I'm learning to slove the 3x3 BLD. I use the old pochmann method and when I memorize the edges I use words. My problem is the corners memorization because there are 3 possible orientations. Can you give me some tips?
thanks


----------



## joey (Apr 23, 2008)

You can also use words. Same as for edges, but 3 words per corner.


----------



## badmephisto (Apr 24, 2008)

actually corners are same as edges. Stefan doesnt properly explain that point in his guide. You dont need 3 letters to identify a corner position, you only need 2:

For example you would think that RD could be RDF and also RDB. However, if you introduce a convention where you Always describe each corner going strictly clockwise, then you can see that RDF exists, but RDB doesnt. So RD means RDF without any ambiguity.

I *think* this is what you meant. Corners and Edges are the same thing with that convention.


----------



## joey (Apr 24, 2008)

Well, that means you have even less images for corners. So 7 * 2 = 14 images for corners only!

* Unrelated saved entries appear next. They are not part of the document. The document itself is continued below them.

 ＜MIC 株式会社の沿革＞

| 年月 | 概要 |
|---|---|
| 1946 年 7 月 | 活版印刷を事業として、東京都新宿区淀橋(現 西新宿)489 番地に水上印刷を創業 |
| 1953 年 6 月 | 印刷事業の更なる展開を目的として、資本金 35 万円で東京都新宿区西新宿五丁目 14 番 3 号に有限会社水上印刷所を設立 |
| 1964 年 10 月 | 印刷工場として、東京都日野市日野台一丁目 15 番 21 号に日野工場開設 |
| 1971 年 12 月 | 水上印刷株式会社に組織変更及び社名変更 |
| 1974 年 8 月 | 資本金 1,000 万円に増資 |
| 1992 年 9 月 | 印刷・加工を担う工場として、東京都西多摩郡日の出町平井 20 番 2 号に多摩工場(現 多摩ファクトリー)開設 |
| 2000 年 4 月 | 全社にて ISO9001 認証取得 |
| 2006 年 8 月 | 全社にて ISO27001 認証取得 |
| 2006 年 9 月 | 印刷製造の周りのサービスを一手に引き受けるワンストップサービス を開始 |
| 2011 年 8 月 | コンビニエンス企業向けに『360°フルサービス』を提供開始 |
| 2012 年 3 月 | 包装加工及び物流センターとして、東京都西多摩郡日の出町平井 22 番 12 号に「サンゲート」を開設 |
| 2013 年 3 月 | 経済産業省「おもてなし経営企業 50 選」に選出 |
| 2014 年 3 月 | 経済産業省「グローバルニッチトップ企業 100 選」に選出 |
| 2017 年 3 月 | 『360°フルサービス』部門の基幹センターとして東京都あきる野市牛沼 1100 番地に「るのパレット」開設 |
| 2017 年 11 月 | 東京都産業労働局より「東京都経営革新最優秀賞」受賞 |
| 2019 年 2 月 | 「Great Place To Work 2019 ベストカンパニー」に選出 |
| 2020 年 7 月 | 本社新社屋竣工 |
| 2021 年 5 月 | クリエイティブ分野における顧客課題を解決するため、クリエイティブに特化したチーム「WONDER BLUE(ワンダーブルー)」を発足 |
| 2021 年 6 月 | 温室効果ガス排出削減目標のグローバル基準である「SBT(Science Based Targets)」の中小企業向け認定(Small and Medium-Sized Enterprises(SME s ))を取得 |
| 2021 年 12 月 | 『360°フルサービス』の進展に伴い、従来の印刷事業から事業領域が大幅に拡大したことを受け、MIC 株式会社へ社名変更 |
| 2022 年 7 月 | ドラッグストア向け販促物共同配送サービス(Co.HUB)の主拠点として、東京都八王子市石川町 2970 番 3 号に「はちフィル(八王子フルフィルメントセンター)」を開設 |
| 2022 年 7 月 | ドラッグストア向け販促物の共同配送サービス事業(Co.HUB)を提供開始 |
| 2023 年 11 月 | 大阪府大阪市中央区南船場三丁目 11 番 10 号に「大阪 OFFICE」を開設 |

EDIT: oops I messed up! What I said above isn't correct, but I'll leave it there historically!
We need to know something else from Rosson91, before we get into this ^^. When you say you memorise in words.. what do you mean? You create words on the fly from letters, or each piece has a word?


----------



## badmephisto (Apr 25, 2008)

joey said:


> Well, that means you have even less images for corners. So 7 * 2 = 14 images for corners only!
> 
> EDIT: oops I messed up! What I said above isn't correct, but I'll leave it there historically!
> We need to know something else from Rosson91, before we get into this ^^. When you say you memorise in words.. what do you mean? You create words on the fly from letters, or each piece has a word?



thats not true it depends on how many cycles you break into as well. And you have a single image for each position so you need 7 images in BEST case where you have one giant cycle. Usually its worse.


----------



## Rosson91 (Apr 25, 2008)

I remember the edges in this way: BD cecomes bed and RD becomes red. but with corners it's harder because there are more letters and i think i can gat confused.. thanks


----------